AE 730 Advanced Experimental Fluid Dynamics (3)
This course includes theory, operation and hands-on laboratory experiments on various flow measurement techniques including: multi-hole directional pitot probes, hot-wire anemometry, laser-Doppler velocimetry and particle image velocimetry. Flow visualization techniques including smoke injection, dye injection, helium bubbles, etc. are presented.
AE 731 Supersonic Aerodynamics Laboratory (1)
Supersonic wind tunnel and shock tube operations, techniques, and instrumentation are presented, as well as flow study and model testing.
AE 732 Flight Test Principles and Practice (3)
This course presents aerodynamic, structural and/or power plant instrumentation and measurement of aircraft in flight for analytical evaluation.
AE 743 Compressible Aerodynamics (3)
This course presents advanced supersonic flow theory for aircraft and space vehicles. Naiver-Stokes equations, method of characteristics, separated flows, and real gas effects are also presented.
AE 745 Applied Wing and Airfoil Theory (3)
Applications of potential flow theory to aerodynamics of airfoil sections, wings and wing-body combinations are presented. This course also provides an introduction to high angle-of-attack and transonic aerodynamics.
AE 746 Computational Fluid Dynamics (3)
This course presents applications of numerical techniques and digital computers in solving fluid flow problems. Solutions involving incompressible and compressible flows, and inviscid and viscous flows are also discussed. Also included are finite difference techniques for different types of partial differential equations governing the fluid flow.
AE 748 Helicopter Aerodynamics (3)
Included in this course are helicopter components and their functioning; rotor aerodynamics, performance, stability and control; aeroelastic and vibrations.
AE 750 Applied Optimal Control (3)
This course provides an introduction to optimal control for multi-input/multi-output control system design. Also discussed are continuous regulator and non-zero set point (servo) problems; advanced controller structures including control rate weighing and proportional-integral form, and problems taken from aerospace applications including autopilot designs.

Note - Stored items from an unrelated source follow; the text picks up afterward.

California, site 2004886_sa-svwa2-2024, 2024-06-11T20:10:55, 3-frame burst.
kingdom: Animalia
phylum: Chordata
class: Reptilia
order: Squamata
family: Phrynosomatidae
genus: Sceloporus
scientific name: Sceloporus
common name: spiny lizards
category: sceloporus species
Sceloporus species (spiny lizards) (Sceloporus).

AE 751 Advanced Airplane Dynamics (2)
This course presents theory of elastic airplane stability and control using quasi-steady math models. This course further provides an introduction to theory of nonlinear airplane stability and response behavior. Also included are roll and pitch coupling phenomena, and Lyapunov stability and approximate inverse Laplace transform methodology. Airplane response to atmospheric turbulence using power spectral density methods and Lagrangean dynamics are also presented. Prerequisite: AE 551
Coordinator: Dr. Richard Colgren
Topics: 1) Aerodynamic influence coefficients, 2) Structural influence coefficients, 3) Matrix solutions to elastic airplane stability and control derivatives, 4) Examples of nonlinear airplane responses, 5) Pitch and roll coupling, 6) Lyapunov stability theory, 7) Approximate inverse Laplace transforms applied to nonlinear differential equations, 8) Modeling of atmospheric turbulence, 9) Power spectral density, 10) Response of airplanes to turbulence, and 11) Lagrangean dynamics.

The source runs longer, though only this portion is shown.